# Self Improvement



## Freischutz (Mar 6, 2014)

I was thinking today about my personal flaws and thought I'd make a post inviting other ideas to get to know the people here. Inadequacies are so much more interesting to talk about than happy clappy boasting. 

So consider this a thread for things like new year's resolutions, but more serious things that will probably last you your whole lives. I do _hope_ you have something to say because it's an unfortunate life that's lived without the goal of self improvement!

Of course, I have many things that I could make better about myself, but today I was thinking about how I have to keep trying to be less misanthropic. I'm a living contradiction in that I preach (as you've seen!) equality and opportunity and I strongly believe in collectivism and working people's empowerment, but I'm fairly anti-social and dislike the company of other people, not just because I don't find it rewarding, but because I find many human attitudes and behaviours annoying to witness and be around. I essentially want people to be able to lead better lives, but I want nothing to do with them!

This makes me sound a bit stuck-up, but then so it should - a lot of the time, I _am_ stuck-up and I'm not proud of it, so I admit it and then try to change it.


----------



## clavichorder (May 2, 2011)

I don't know where to begin with this... 

A few things I can think of:

I think I always need to work on my ability to pay attention and sustain concentration. I also think I need to work on my ability to deliver a genuine smile. Perhaps another thing, is learning how to fill my life with more meaningful activities and engagements.


----------



## aleazk (Sep 30, 2011)

Freischutz said:


> I was thinking today about my personal flaws and thought I'd make a post inviting other ideas to get to know the people here. Inadequacies are so much more interesting to talk about than happy clappy boasting.


Hehe:

"One should judge a man mainly from his depravities. Virtues can be faked. Depravities are real." -Klaus Kinski in Werner Herzog's 'Aguirre, der Zorn Gottes' (1972)

------------------------------------------------------------------------

Unfortunately, my "depravities" are of the most common type, and thus not that interesting. Antisocial/introvert guy coming from a science background and with some artistic interests.


----------



## Weston (Jul 11, 2008)

I never learned the discipline of delayed gratification. If I had worked for myself half as hard as I work for other people, I'd still be working for myself and I'd be happy and fairly well off. I just don't have the discipline and cannot seem to acquire it.

**COLLECTED DATA**
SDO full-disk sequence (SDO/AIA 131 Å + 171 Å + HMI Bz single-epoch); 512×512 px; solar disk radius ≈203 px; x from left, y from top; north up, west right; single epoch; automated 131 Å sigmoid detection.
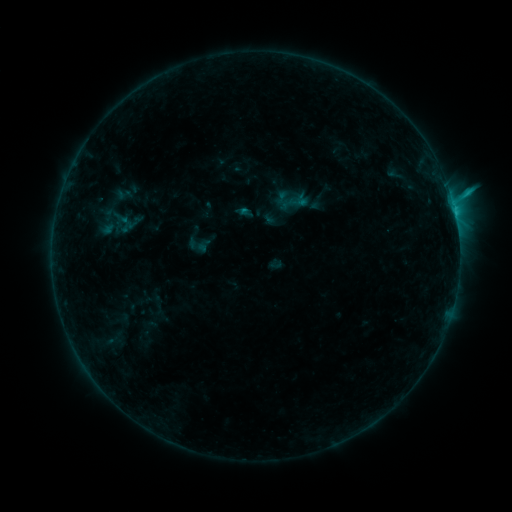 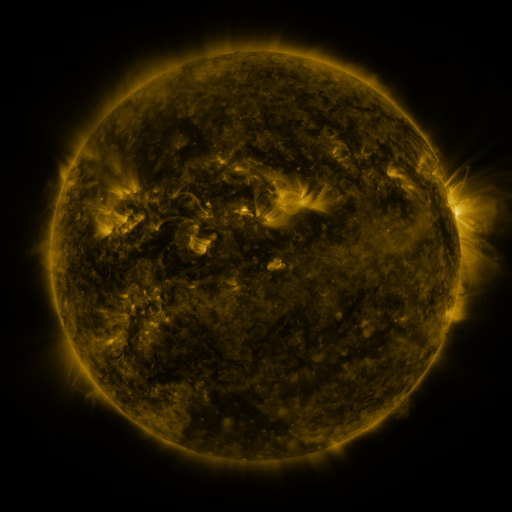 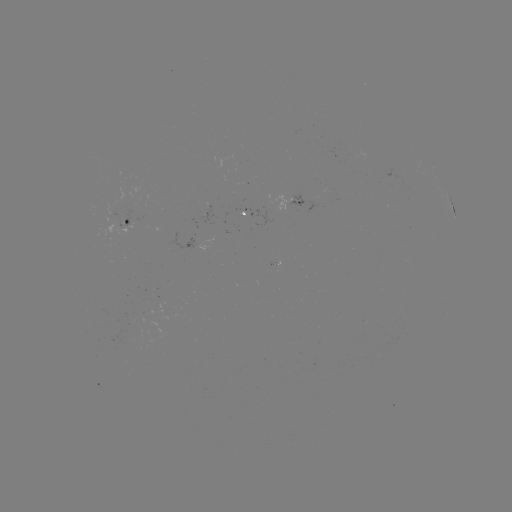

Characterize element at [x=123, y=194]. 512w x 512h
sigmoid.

**SET TASK**
Continue the forum thread on self-improvement from where it stops. You won't need the data for this.

**TASK RESULT**
----------



## mirepoix (Feb 1, 2014)

No excuses.
Honesty. Or more exactly, self-honesty.
Gaining the ability to look at yourself and admit not just _who_ you are, but also _why_ you're who you are. It's difficult for some to do that, because often revealing the truth about yourself (or those closest to you) can be a sad or painful experience. However it's worth it, because the reward for doing so is simple and provides all you need to be happy, complete, and at peace.
Here you are, there's all you can be, and it's truly yours for the taking.
No excuses. Be honest.

e: and always find time to stop and stroke a cat or throw a stick for a dog.


----------



## SiegendesLicht (Mar 4, 2012)

aleazk said:


> Unfortunately, my "depravities" are of the most common type, and thus not that interesting. Antisocial/introvert guy coming from a science background and with some artistic interests.


Those are not depravities in any way.

As for me, there is room for self-improvement practically on all fronts.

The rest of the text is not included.